## 作業指示
血尿に関する本文のうち、「健康診断や人間ドック、内科の」から始まり「2. 尿細胞診検査(出して頂いた尿中に癌細胞がないか調べます。)」で終わる部分を、一字一句変えずにそのまま書き写してください。

第4回 血尿について

健康診断や人間ドック、内科の検査などで血尿といわれたことはありませんか?血尿と言われた方のほとんどは無症候性血尿(症状が血尿以外ないもの)で、体には影響しない血尿ですが、中には怖い病気が隠れていることがあります。このように、放っておいても良い血尿と病的な血尿を区別する必要があります。これらを区別するために当クリニックでは血尿を指摘された方に次の4つの検査を行っております。

  1. 検尿(出して頂いた尿を遠心機にかけ血尿の有無、程度を調べます。)
  2. 尿細胞診検査(出して頂いた尿中に癌細胞がないか調べます。)
  3. 超音波検査(腎臓に結石、腫瘍がないか、腎臓が腫れてないか調べます。)
  4. 排泄性腎盂造影検査(造影剤を注射し、尿になって出てくるところをレントゲン写真にして、腫瘍や結石の陰影がないか調べます。)

## 項目抜粋

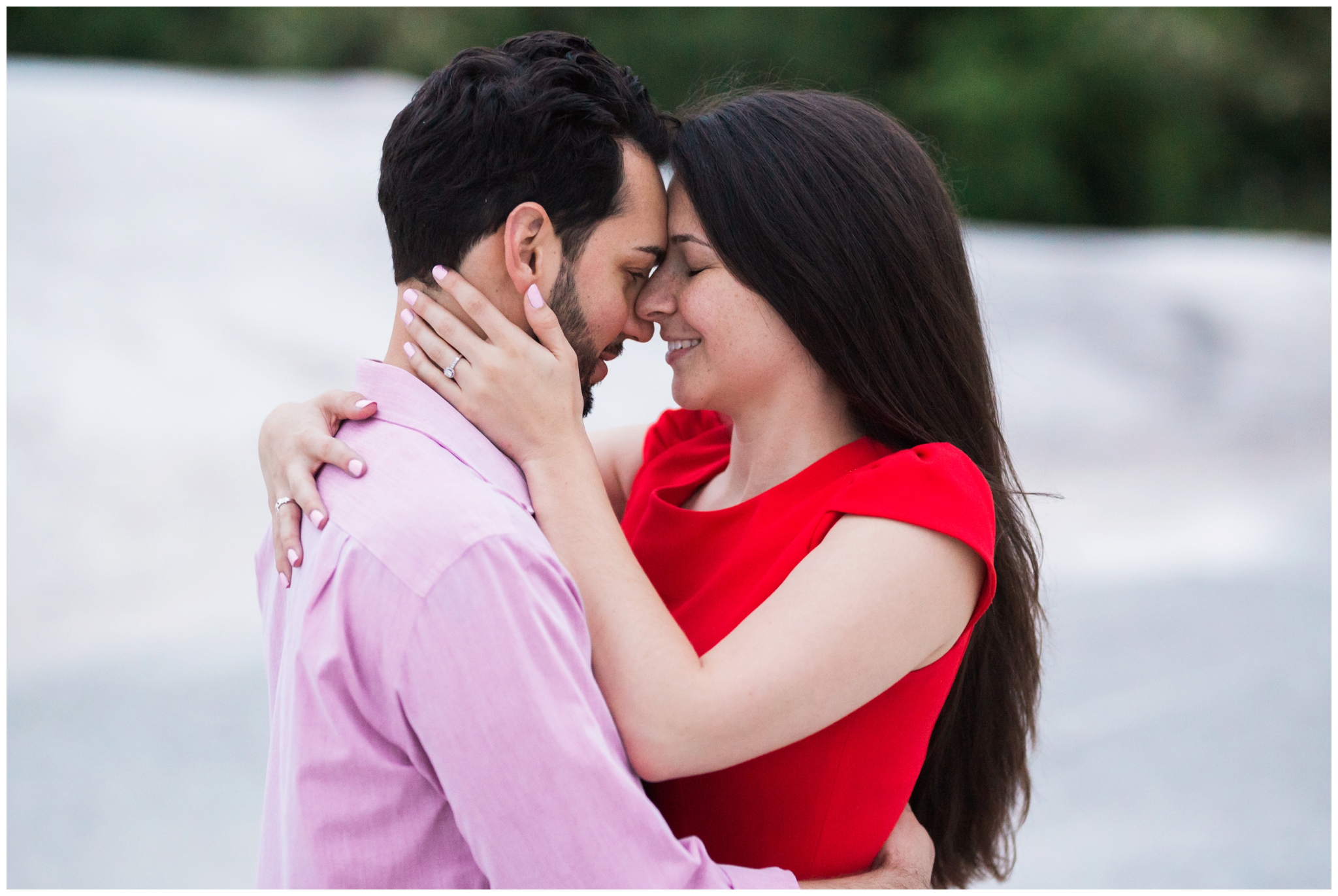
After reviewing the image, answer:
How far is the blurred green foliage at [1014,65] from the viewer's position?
27.3ft

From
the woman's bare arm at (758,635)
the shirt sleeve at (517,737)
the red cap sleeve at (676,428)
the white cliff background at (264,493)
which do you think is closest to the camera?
the shirt sleeve at (517,737)

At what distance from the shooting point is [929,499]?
1271 millimetres

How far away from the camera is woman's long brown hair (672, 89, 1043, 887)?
1.39m

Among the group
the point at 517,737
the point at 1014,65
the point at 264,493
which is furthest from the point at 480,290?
the point at 1014,65

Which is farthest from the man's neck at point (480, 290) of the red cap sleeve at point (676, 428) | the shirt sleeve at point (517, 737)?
the red cap sleeve at point (676, 428)

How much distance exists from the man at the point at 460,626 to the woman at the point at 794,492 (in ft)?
0.22

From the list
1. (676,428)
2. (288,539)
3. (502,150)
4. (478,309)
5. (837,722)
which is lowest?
(837,722)

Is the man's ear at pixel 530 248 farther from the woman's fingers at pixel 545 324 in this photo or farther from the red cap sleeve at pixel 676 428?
the red cap sleeve at pixel 676 428

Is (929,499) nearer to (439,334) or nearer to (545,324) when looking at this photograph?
(545,324)

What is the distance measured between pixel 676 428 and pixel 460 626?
89 centimetres

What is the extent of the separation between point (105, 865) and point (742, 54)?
6.90 m

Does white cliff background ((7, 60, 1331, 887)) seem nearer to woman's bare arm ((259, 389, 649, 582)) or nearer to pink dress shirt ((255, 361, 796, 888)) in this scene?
woman's bare arm ((259, 389, 649, 582))

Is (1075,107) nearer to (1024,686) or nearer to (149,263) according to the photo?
(149,263)

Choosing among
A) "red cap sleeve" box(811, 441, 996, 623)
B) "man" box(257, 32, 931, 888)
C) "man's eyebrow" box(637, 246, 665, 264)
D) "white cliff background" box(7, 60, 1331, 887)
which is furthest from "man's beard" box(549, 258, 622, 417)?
"white cliff background" box(7, 60, 1331, 887)
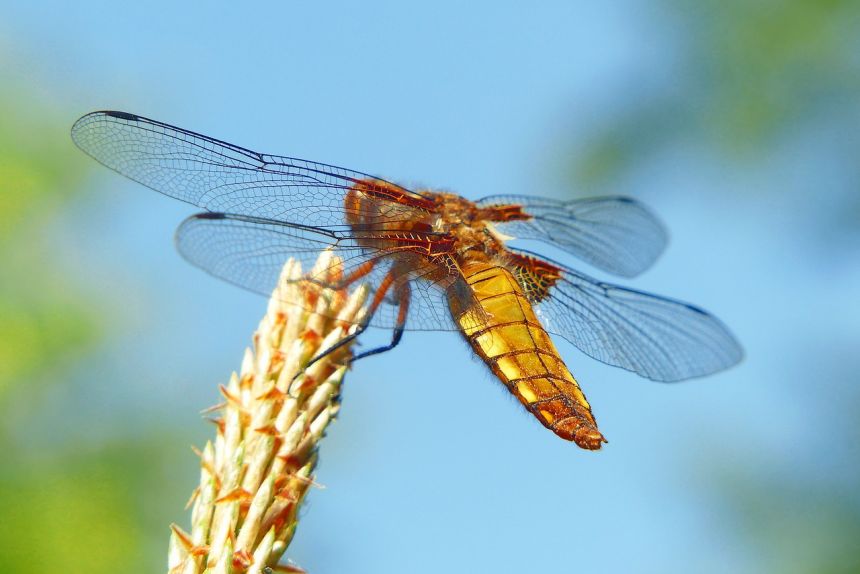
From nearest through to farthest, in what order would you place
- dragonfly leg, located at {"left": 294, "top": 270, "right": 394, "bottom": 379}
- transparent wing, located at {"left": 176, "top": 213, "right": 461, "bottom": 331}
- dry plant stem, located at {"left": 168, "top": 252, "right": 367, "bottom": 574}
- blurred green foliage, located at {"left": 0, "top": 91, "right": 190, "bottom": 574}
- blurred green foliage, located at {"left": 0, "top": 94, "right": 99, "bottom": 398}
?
1. dry plant stem, located at {"left": 168, "top": 252, "right": 367, "bottom": 574}
2. dragonfly leg, located at {"left": 294, "top": 270, "right": 394, "bottom": 379}
3. transparent wing, located at {"left": 176, "top": 213, "right": 461, "bottom": 331}
4. blurred green foliage, located at {"left": 0, "top": 91, "right": 190, "bottom": 574}
5. blurred green foliage, located at {"left": 0, "top": 94, "right": 99, "bottom": 398}

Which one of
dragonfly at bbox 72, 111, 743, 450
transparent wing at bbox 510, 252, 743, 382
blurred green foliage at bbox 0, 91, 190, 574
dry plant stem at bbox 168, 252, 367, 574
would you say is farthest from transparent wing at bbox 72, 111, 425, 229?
blurred green foliage at bbox 0, 91, 190, 574

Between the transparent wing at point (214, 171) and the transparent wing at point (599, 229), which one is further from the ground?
the transparent wing at point (599, 229)

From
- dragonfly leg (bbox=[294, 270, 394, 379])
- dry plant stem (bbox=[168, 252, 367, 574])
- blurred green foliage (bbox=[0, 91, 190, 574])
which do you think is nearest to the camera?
dry plant stem (bbox=[168, 252, 367, 574])

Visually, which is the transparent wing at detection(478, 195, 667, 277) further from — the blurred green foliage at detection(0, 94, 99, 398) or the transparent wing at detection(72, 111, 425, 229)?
the blurred green foliage at detection(0, 94, 99, 398)

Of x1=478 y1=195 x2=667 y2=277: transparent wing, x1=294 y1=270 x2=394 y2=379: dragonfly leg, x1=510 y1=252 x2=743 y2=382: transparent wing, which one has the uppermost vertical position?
x1=478 y1=195 x2=667 y2=277: transparent wing

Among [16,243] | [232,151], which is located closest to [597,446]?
[232,151]

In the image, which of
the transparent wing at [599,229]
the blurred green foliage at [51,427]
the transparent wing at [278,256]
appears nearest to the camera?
the transparent wing at [278,256]

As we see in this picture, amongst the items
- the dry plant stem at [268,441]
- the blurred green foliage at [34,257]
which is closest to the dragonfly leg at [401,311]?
the dry plant stem at [268,441]

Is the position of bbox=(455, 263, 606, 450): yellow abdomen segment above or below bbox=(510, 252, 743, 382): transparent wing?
below

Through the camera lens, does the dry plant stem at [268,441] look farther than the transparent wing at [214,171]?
No

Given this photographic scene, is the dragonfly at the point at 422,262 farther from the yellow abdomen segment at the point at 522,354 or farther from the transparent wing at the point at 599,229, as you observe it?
the transparent wing at the point at 599,229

## 解答
健康診断や人間ドック、内科の検査などで血尿といわれたことはありませんか?血尿と言われた方のほとんどは無症候性血尿(症状が血尿以外ないもの)で、体には影響しない血尿ですが、中には怖い病気が隠れていることがあります。このように、放っておいても良い血尿と病的な血尿を区別する必要があります。これらを区別するために当クリニックでは血尿を指摘された方に次の4つの検査を行っております。

  1. 検尿(出して頂いた尿を遠心機にかけ血尿の有無、程度を調べます。)
  2. 尿細胞診検査(出して頂いた尿中に癌細胞がないか調べます。)